- **Text segment**

Neuroactive Steroids and Perinatal Depression: a Review of Recent Literature.

Author information

1
Women's Mood Disorders Center, Johns Hopkins University School of Medicine, 550 N. Broadway, Suite 305, Baltimore, MD, 21205, USA.
2
Women's Mood Disorders Center, Johns Hopkins University School of Medicine, 550 N. Broadway, Suite 305, Baltimore, MD, 21205, USA. lmosborne@jhmi.edu.

Abstract

PURPOSE OF REVIEW:

The purpose of this review is to provide a theoretical explanation and a review of the recent literature concerning the role of neuroactive steroids in perinatal depression, and to use this information to suggest future directions of research.

- **Input data**
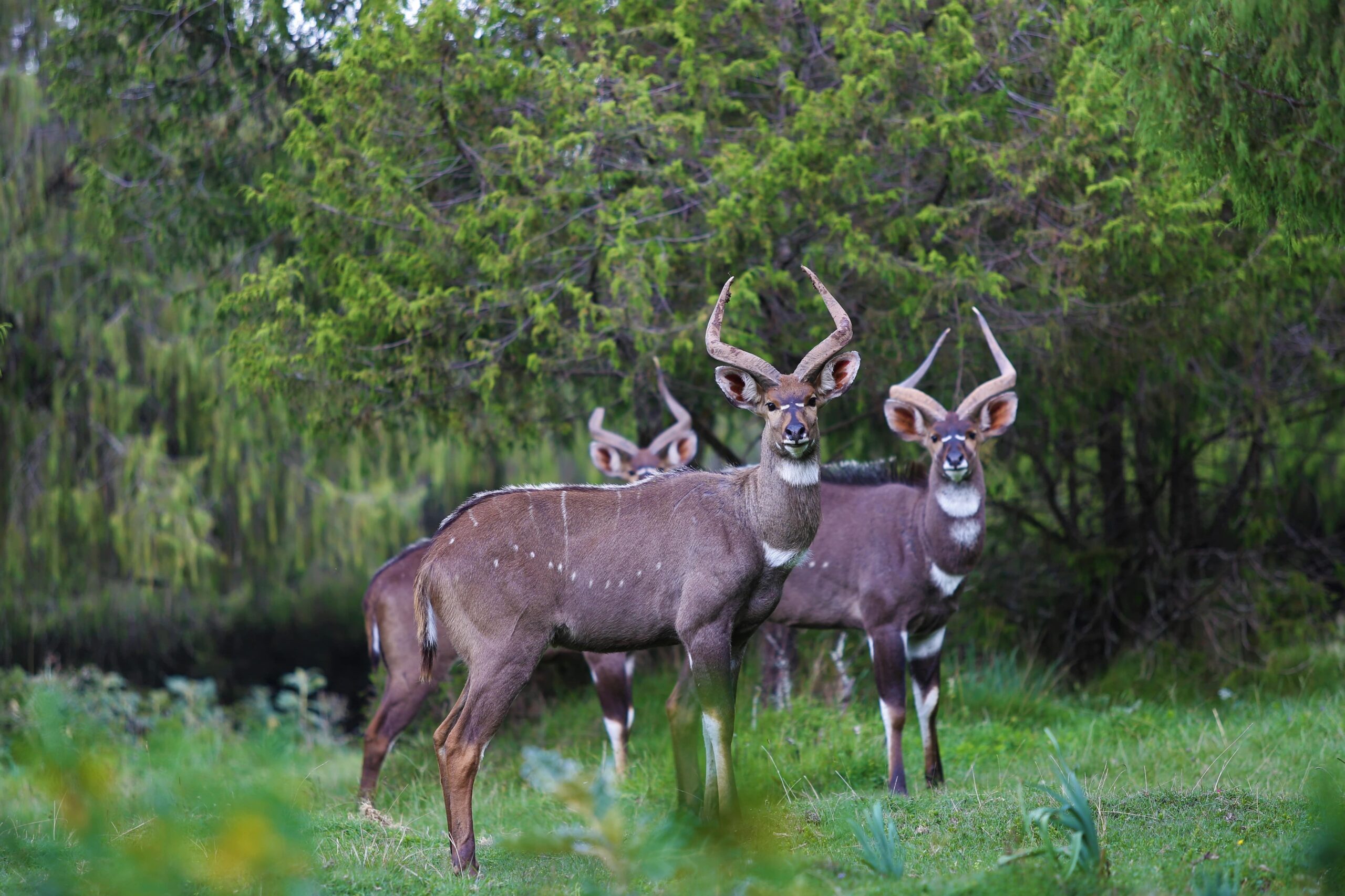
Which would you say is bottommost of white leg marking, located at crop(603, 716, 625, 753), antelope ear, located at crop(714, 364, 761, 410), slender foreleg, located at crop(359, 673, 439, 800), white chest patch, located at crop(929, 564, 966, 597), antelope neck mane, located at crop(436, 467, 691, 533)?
white leg marking, located at crop(603, 716, 625, 753)

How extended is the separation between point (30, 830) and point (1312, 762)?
5707 millimetres

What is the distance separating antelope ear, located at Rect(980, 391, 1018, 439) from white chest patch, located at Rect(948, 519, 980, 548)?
0.54 metres

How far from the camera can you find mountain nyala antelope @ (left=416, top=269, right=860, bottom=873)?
539 cm

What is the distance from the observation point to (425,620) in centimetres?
563

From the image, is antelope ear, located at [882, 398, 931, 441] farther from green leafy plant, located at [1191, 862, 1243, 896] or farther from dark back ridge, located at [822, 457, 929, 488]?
green leafy plant, located at [1191, 862, 1243, 896]

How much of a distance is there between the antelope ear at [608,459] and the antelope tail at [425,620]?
3.87 m

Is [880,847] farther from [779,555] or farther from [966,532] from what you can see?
[966,532]

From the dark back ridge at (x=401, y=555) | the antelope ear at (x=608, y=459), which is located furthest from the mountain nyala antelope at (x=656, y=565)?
the antelope ear at (x=608, y=459)

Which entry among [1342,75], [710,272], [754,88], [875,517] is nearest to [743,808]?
[1342,75]

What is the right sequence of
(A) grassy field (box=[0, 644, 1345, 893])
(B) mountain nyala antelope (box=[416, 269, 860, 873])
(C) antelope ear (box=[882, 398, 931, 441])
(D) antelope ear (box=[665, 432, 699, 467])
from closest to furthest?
(A) grassy field (box=[0, 644, 1345, 893]) → (B) mountain nyala antelope (box=[416, 269, 860, 873]) → (C) antelope ear (box=[882, 398, 931, 441]) → (D) antelope ear (box=[665, 432, 699, 467])

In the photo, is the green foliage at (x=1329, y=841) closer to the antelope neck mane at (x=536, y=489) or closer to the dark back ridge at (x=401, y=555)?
the antelope neck mane at (x=536, y=489)

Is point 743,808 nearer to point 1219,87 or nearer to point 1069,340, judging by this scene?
point 1219,87

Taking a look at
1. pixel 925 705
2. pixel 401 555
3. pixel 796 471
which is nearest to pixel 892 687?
pixel 925 705

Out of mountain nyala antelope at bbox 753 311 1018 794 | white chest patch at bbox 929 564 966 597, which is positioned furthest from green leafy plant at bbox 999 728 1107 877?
white chest patch at bbox 929 564 966 597
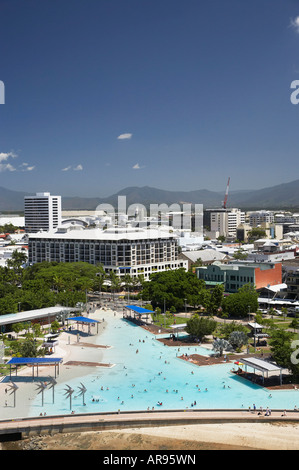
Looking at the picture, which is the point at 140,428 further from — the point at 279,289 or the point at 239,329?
the point at 279,289

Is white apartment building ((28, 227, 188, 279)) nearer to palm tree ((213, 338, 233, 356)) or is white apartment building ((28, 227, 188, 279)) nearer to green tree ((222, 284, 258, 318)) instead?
green tree ((222, 284, 258, 318))

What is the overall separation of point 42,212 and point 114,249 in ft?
283

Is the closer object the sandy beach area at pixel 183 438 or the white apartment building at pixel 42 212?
the sandy beach area at pixel 183 438

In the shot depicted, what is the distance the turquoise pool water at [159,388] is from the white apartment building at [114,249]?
39307mm

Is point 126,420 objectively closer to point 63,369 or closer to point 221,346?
point 63,369

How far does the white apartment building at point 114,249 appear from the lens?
81062 mm

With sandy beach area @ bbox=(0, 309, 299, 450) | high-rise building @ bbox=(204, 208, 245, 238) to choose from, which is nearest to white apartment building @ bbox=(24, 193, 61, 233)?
high-rise building @ bbox=(204, 208, 245, 238)

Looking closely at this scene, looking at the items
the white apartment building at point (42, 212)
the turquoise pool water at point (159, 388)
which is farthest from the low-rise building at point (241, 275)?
the white apartment building at point (42, 212)

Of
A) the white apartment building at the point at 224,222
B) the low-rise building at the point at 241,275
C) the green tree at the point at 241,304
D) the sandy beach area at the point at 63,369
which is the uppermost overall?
the white apartment building at the point at 224,222

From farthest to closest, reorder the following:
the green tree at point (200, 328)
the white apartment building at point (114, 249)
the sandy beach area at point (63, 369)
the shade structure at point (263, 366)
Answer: the white apartment building at point (114, 249)
the green tree at point (200, 328)
the shade structure at point (263, 366)
the sandy beach area at point (63, 369)

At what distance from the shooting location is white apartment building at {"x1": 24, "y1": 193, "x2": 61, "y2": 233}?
160m

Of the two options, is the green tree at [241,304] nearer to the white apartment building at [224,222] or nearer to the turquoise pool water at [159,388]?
the turquoise pool water at [159,388]
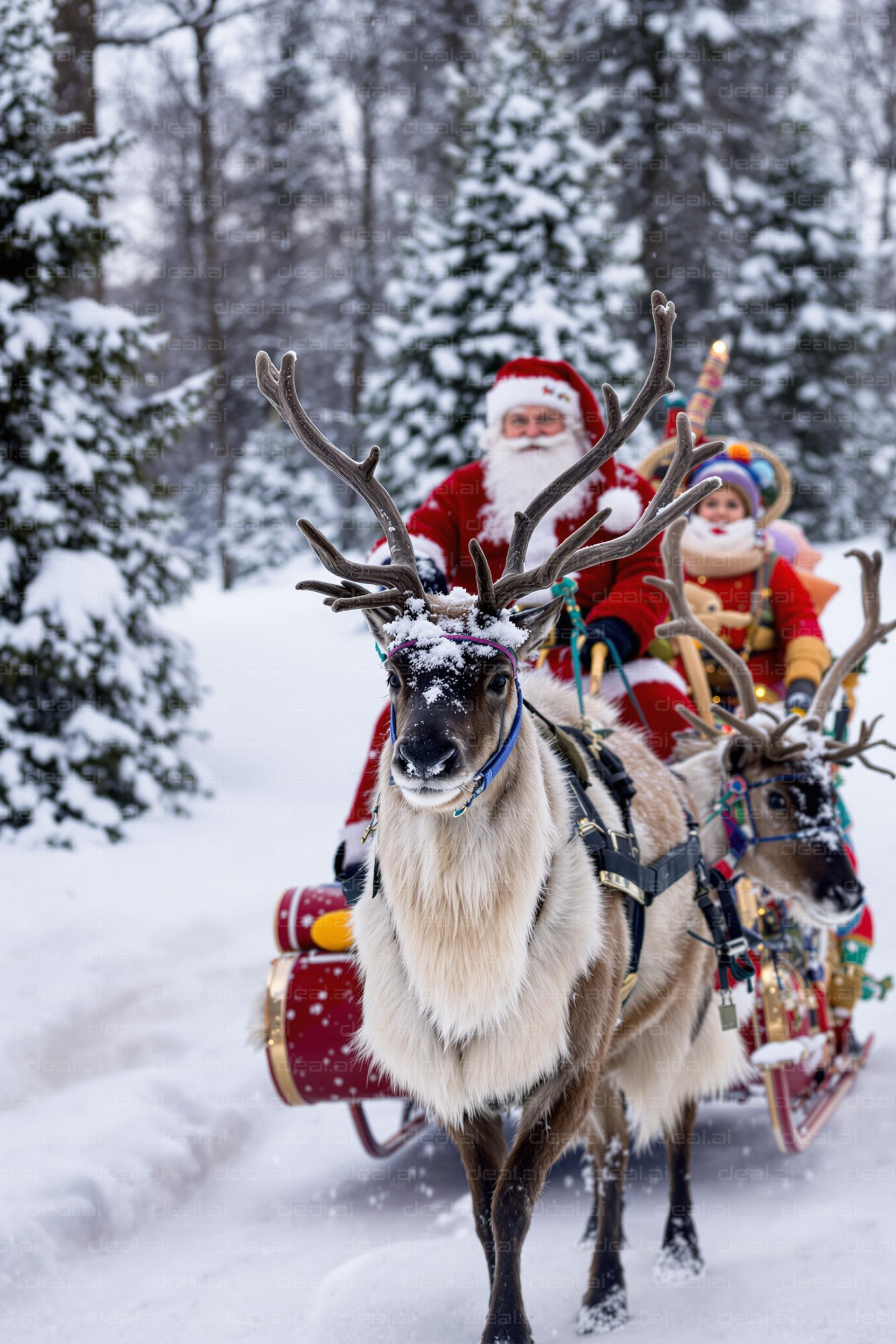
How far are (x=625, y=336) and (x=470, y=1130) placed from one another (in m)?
15.3

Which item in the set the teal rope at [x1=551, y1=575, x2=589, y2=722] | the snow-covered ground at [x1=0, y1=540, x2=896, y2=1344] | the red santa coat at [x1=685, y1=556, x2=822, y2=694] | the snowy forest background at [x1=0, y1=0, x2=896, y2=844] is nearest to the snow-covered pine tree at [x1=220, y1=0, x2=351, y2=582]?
the snowy forest background at [x1=0, y1=0, x2=896, y2=844]

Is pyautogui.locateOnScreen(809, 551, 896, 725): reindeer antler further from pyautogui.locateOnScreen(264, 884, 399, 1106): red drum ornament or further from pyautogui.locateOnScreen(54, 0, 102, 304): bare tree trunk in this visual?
pyautogui.locateOnScreen(54, 0, 102, 304): bare tree trunk

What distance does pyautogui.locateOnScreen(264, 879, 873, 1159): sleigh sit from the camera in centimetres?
360

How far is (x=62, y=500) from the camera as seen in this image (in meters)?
7.98

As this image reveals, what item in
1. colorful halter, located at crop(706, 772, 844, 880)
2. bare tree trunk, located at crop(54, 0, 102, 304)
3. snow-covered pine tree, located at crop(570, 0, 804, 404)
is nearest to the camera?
colorful halter, located at crop(706, 772, 844, 880)

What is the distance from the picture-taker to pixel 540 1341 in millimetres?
3098

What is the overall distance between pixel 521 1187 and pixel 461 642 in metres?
1.29

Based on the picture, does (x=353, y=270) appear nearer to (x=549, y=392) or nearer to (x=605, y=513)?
(x=549, y=392)

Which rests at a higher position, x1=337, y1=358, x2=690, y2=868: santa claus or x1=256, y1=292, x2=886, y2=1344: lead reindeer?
x1=337, y1=358, x2=690, y2=868: santa claus

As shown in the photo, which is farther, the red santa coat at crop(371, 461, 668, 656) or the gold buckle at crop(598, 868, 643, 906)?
the red santa coat at crop(371, 461, 668, 656)

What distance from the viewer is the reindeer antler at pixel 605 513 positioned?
2674 millimetres

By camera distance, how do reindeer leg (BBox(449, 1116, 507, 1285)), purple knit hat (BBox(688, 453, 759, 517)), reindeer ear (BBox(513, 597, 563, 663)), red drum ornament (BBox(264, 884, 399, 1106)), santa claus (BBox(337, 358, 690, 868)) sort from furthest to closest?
purple knit hat (BBox(688, 453, 759, 517)) → santa claus (BBox(337, 358, 690, 868)) → red drum ornament (BBox(264, 884, 399, 1106)) → reindeer leg (BBox(449, 1116, 507, 1285)) → reindeer ear (BBox(513, 597, 563, 663))

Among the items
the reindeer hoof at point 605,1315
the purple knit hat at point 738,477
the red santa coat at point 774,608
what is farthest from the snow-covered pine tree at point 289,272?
the reindeer hoof at point 605,1315

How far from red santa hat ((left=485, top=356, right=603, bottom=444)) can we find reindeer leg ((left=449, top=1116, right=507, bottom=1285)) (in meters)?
2.63
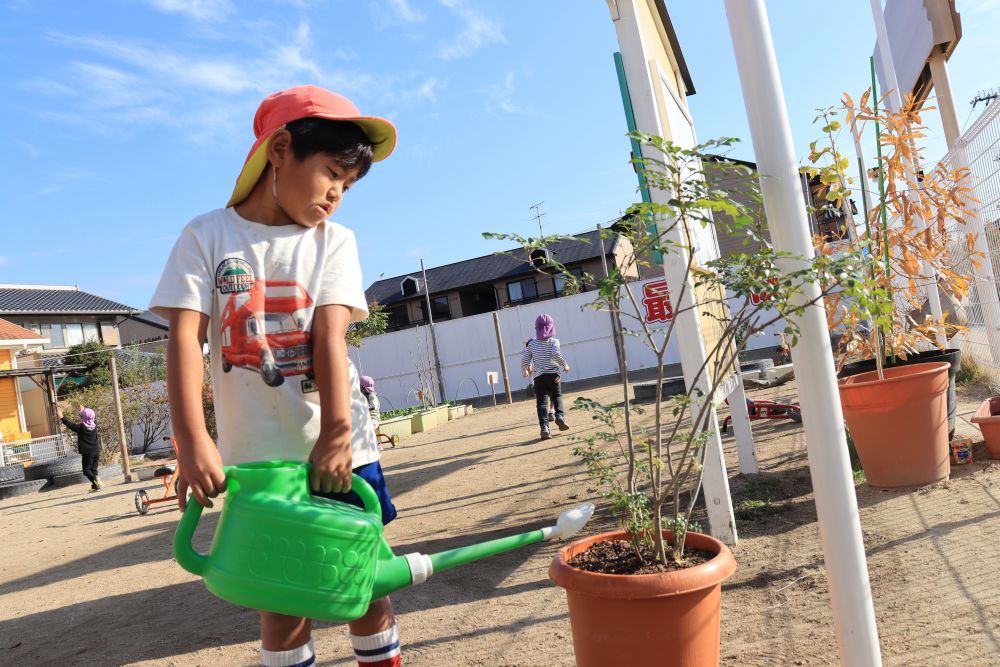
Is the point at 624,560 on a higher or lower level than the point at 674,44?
lower

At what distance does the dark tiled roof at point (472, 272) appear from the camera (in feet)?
114

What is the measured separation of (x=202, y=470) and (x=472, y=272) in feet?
122

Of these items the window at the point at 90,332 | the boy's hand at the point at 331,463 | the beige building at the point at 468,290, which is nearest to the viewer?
the boy's hand at the point at 331,463

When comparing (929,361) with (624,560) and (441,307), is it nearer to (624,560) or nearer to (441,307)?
(624,560)

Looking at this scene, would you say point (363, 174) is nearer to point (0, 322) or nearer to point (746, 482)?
point (746, 482)

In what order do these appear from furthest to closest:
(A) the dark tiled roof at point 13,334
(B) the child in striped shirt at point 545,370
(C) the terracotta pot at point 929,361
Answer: (A) the dark tiled roof at point 13,334
(B) the child in striped shirt at point 545,370
(C) the terracotta pot at point 929,361

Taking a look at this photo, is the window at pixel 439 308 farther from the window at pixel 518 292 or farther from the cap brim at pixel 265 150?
the cap brim at pixel 265 150

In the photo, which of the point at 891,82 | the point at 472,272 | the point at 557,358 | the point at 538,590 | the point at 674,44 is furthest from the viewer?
the point at 472,272

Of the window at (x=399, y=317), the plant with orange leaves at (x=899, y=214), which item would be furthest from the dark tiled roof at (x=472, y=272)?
the plant with orange leaves at (x=899, y=214)

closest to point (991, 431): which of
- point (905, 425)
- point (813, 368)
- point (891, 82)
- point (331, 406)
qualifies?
point (905, 425)

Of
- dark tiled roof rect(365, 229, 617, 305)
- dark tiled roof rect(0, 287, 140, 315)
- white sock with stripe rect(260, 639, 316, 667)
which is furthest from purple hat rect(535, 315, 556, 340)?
dark tiled roof rect(0, 287, 140, 315)

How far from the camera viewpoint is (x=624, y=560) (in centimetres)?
180

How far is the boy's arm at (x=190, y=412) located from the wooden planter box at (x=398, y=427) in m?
9.97

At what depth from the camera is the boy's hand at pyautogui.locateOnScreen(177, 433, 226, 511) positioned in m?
1.38
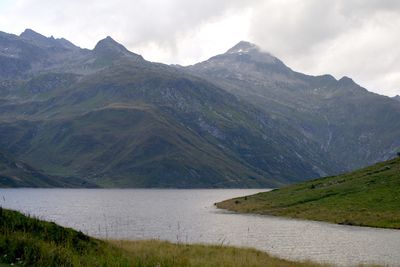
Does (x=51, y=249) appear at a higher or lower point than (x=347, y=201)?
lower

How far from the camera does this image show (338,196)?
12425 cm

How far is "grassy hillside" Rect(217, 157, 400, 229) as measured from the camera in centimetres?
10200

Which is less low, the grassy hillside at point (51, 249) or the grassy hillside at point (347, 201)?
the grassy hillside at point (347, 201)

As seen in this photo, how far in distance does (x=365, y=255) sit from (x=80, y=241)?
3846 cm

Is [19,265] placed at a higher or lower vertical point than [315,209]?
lower

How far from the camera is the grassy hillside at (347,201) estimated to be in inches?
4016

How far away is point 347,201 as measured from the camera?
383 feet

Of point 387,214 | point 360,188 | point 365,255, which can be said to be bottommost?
point 365,255

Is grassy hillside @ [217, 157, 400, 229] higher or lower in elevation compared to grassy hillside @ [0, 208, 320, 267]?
higher

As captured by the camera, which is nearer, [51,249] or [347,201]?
[51,249]

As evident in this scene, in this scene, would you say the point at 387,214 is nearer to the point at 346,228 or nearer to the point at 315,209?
the point at 346,228

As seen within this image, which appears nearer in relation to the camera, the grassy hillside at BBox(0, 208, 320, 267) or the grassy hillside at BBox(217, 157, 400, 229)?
the grassy hillside at BBox(0, 208, 320, 267)


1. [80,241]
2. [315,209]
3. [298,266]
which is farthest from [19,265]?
[315,209]

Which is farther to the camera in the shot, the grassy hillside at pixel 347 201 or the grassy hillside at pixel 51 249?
the grassy hillside at pixel 347 201
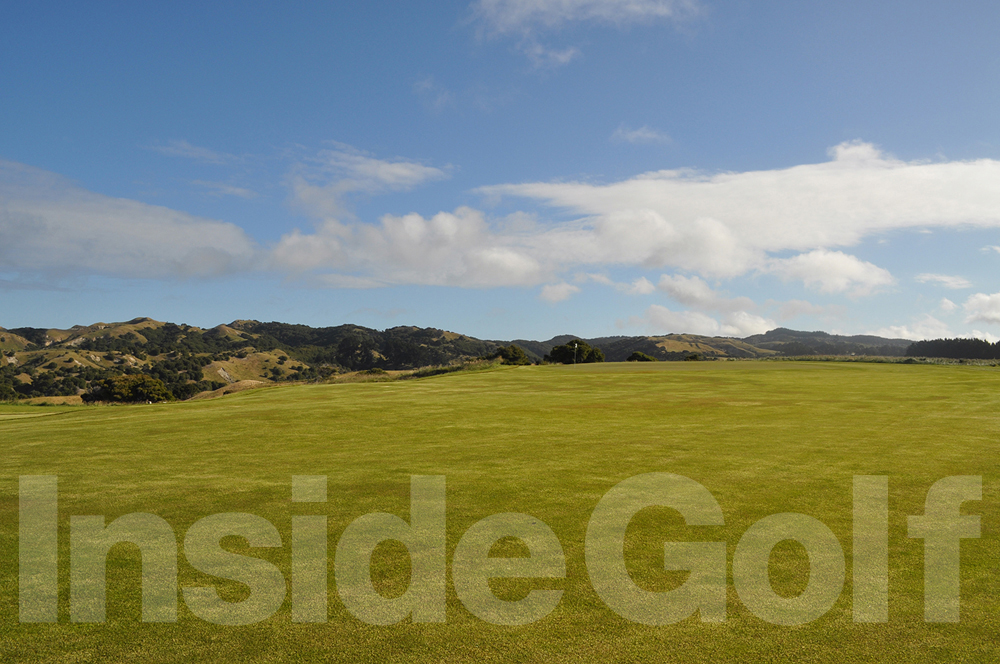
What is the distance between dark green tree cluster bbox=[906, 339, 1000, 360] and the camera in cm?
16450

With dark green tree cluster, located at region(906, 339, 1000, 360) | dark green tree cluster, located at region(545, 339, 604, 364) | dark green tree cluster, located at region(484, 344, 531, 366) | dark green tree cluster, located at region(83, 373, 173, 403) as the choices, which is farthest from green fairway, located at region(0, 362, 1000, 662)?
dark green tree cluster, located at region(906, 339, 1000, 360)

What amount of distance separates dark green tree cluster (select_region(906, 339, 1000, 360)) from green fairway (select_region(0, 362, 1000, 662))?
17823 centimetres

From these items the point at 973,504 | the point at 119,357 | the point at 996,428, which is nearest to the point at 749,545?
the point at 973,504

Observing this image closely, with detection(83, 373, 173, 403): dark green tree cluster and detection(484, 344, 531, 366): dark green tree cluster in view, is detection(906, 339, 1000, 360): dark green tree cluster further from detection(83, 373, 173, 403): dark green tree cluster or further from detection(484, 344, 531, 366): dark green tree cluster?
detection(83, 373, 173, 403): dark green tree cluster

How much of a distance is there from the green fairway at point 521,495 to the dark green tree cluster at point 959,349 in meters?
178

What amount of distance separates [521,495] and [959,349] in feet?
706

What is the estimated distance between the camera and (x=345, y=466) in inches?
542

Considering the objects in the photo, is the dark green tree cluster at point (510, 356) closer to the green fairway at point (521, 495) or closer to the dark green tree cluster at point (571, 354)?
the dark green tree cluster at point (571, 354)

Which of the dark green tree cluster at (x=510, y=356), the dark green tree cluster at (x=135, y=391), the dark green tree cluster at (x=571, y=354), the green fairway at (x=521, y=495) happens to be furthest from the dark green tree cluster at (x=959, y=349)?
the dark green tree cluster at (x=135, y=391)

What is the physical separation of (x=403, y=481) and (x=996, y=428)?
2168cm

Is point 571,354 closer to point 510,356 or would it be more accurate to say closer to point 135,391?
point 510,356

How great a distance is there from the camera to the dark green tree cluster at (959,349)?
16450cm

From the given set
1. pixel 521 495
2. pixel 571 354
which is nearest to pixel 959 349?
pixel 571 354

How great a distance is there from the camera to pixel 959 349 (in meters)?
174
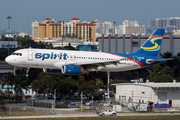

- **Your goal**
Continue the abstract on neuroactive steroids and perinatal depression, picking up after its statement of the review's purpose.

- **Answer for the task**
RECENT FINDINGS:

The bulk of the evidence on neuroactive steroids in perinatal depression concerns allopregnanolone. Recent studies have been mixed, with some studies finding a direct correlation between lower levels of allopregnanolone and increased depressive symptoms but other studies finding no relationship. Evidence concerning other neuroactive steroids and perinatal depression is sparse. Additional research is needed with larger sample sizes and better characterization across the perinatal period (rather than cross-sectionally). Because some studies point to a lag between neuroactive steroid dysregulation and subsequent symptoms, future research should consider interactions with other aspects of neuroactive steroid physiology, such as synthetic enzymes or receptor plasticity.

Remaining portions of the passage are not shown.